Records from a collection

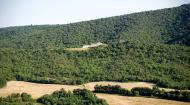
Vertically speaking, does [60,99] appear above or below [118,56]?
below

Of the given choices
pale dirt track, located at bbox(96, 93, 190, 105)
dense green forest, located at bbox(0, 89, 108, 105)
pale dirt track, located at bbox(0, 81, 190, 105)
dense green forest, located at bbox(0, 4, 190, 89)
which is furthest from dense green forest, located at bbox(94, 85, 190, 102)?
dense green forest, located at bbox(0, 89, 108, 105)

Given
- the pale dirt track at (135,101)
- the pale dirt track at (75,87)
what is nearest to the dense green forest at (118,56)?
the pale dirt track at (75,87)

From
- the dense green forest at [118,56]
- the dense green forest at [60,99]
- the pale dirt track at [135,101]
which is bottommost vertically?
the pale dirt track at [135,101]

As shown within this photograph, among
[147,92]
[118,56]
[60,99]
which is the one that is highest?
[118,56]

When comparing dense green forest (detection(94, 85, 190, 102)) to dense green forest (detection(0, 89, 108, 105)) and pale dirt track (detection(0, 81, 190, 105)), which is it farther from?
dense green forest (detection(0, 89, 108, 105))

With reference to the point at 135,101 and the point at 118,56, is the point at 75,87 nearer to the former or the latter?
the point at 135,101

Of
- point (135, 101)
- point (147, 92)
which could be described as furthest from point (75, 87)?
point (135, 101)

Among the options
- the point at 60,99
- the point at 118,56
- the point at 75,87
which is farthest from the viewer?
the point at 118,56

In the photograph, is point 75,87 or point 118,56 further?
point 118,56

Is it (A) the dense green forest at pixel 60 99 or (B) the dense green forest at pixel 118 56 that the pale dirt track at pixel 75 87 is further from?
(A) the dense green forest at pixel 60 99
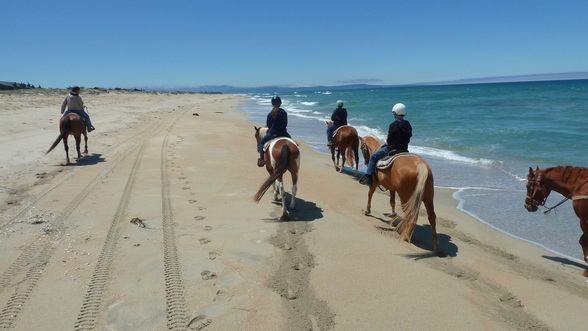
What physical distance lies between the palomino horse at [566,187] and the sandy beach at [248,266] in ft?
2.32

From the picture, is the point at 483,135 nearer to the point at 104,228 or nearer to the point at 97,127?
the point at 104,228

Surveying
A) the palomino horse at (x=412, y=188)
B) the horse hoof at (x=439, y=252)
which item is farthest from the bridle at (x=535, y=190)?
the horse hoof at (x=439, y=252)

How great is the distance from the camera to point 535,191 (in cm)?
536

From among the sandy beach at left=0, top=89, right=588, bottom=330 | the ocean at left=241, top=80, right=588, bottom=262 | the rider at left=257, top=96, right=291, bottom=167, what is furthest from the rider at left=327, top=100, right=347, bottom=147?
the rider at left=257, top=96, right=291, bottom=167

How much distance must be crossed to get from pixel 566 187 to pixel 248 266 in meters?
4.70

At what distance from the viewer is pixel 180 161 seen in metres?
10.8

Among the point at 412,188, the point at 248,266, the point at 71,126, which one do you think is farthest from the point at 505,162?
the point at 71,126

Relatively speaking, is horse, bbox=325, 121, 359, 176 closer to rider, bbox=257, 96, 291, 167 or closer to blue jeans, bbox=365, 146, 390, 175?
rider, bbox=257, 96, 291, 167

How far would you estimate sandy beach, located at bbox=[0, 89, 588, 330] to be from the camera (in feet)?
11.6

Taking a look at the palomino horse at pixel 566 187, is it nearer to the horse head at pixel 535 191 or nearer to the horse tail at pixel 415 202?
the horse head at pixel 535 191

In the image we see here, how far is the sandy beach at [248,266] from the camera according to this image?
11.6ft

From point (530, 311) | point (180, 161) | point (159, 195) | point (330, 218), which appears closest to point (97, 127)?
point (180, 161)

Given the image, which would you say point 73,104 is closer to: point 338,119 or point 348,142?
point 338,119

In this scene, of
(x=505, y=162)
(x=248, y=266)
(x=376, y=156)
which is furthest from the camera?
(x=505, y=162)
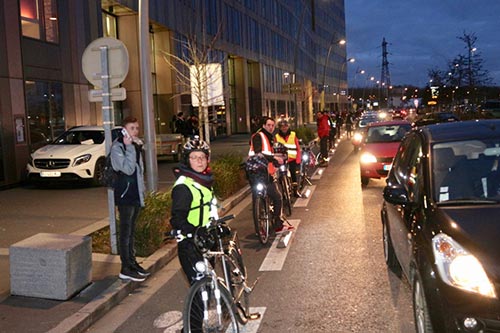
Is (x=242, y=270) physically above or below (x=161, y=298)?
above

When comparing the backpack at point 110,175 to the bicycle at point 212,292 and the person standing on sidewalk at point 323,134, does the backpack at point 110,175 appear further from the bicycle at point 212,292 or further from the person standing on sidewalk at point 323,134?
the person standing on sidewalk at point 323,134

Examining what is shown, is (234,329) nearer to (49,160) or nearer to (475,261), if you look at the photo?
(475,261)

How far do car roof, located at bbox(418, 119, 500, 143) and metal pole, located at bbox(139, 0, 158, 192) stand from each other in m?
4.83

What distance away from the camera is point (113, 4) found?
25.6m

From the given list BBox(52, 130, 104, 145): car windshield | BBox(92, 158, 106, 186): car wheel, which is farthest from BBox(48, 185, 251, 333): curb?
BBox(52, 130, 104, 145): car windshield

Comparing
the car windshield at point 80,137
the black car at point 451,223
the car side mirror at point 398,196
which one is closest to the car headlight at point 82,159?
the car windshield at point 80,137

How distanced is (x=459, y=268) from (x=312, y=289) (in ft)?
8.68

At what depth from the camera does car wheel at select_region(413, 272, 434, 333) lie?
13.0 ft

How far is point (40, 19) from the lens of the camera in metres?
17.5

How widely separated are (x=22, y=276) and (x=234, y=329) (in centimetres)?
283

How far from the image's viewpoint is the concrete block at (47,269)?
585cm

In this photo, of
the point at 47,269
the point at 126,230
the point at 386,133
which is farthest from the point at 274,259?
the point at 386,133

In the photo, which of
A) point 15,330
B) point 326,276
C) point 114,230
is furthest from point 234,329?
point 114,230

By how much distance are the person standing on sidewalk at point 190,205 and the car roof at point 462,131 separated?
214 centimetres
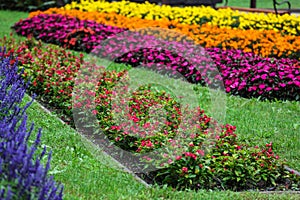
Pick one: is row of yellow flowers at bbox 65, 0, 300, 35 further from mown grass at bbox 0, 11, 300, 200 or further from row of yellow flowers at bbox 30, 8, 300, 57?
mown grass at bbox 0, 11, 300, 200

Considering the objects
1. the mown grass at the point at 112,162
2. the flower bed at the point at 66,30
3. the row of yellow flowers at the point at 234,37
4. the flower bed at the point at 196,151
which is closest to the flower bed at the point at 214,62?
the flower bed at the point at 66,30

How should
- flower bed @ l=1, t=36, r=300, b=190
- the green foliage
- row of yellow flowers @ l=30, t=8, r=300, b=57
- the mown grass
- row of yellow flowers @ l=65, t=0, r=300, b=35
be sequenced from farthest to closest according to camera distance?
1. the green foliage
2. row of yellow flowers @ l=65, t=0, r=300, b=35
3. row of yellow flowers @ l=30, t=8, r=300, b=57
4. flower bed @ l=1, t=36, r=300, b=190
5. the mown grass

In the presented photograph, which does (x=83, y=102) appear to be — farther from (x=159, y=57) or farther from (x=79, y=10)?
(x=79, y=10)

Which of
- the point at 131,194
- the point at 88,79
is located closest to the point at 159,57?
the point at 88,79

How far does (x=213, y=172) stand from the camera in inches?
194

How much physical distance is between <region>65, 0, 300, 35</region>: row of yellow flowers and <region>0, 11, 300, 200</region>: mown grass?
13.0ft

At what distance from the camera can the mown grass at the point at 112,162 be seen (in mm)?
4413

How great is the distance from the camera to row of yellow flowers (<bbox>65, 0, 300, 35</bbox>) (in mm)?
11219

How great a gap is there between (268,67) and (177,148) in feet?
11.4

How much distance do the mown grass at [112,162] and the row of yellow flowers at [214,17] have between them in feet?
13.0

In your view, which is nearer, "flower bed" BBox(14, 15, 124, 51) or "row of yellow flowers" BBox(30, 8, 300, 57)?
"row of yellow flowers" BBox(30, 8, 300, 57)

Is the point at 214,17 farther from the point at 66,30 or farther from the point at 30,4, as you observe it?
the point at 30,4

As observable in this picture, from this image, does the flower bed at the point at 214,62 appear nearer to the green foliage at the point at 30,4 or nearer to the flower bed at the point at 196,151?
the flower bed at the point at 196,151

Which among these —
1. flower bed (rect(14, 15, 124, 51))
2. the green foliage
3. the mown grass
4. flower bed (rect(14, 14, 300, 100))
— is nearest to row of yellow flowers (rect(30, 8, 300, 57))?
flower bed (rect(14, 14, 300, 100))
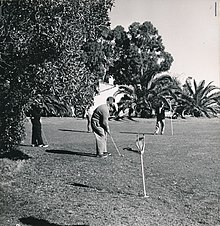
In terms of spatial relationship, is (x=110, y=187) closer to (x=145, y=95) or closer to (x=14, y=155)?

Challenge
Leaving the pictures out, set down exactly the lines from the one with "In your view, which" through the end of the records.

Task output
In your view, which is nearer, "flower bed" BBox(14, 15, 124, 51) or "row of yellow flowers" BBox(30, 8, 300, 57)?
"row of yellow flowers" BBox(30, 8, 300, 57)

Is the point at 214,17 farther from the point at 66,30 or farther from the point at 30,4, as you observe it?
the point at 30,4

As observable in this picture, from this image, does the flower bed at the point at 214,62 appear nearer to the green foliage at the point at 30,4 or nearer to the flower bed at the point at 196,151?
the flower bed at the point at 196,151

Which among these —
1. flower bed (rect(14, 15, 124, 51))
2. the green foliage
3. the mown grass
4. flower bed (rect(14, 14, 300, 100))
— is nearest to row of yellow flowers (rect(30, 8, 300, 57))?
flower bed (rect(14, 14, 300, 100))
In terms of spatial relationship, is (x=110, y=187) closer to (x=145, y=95) or closer to (x=14, y=155)?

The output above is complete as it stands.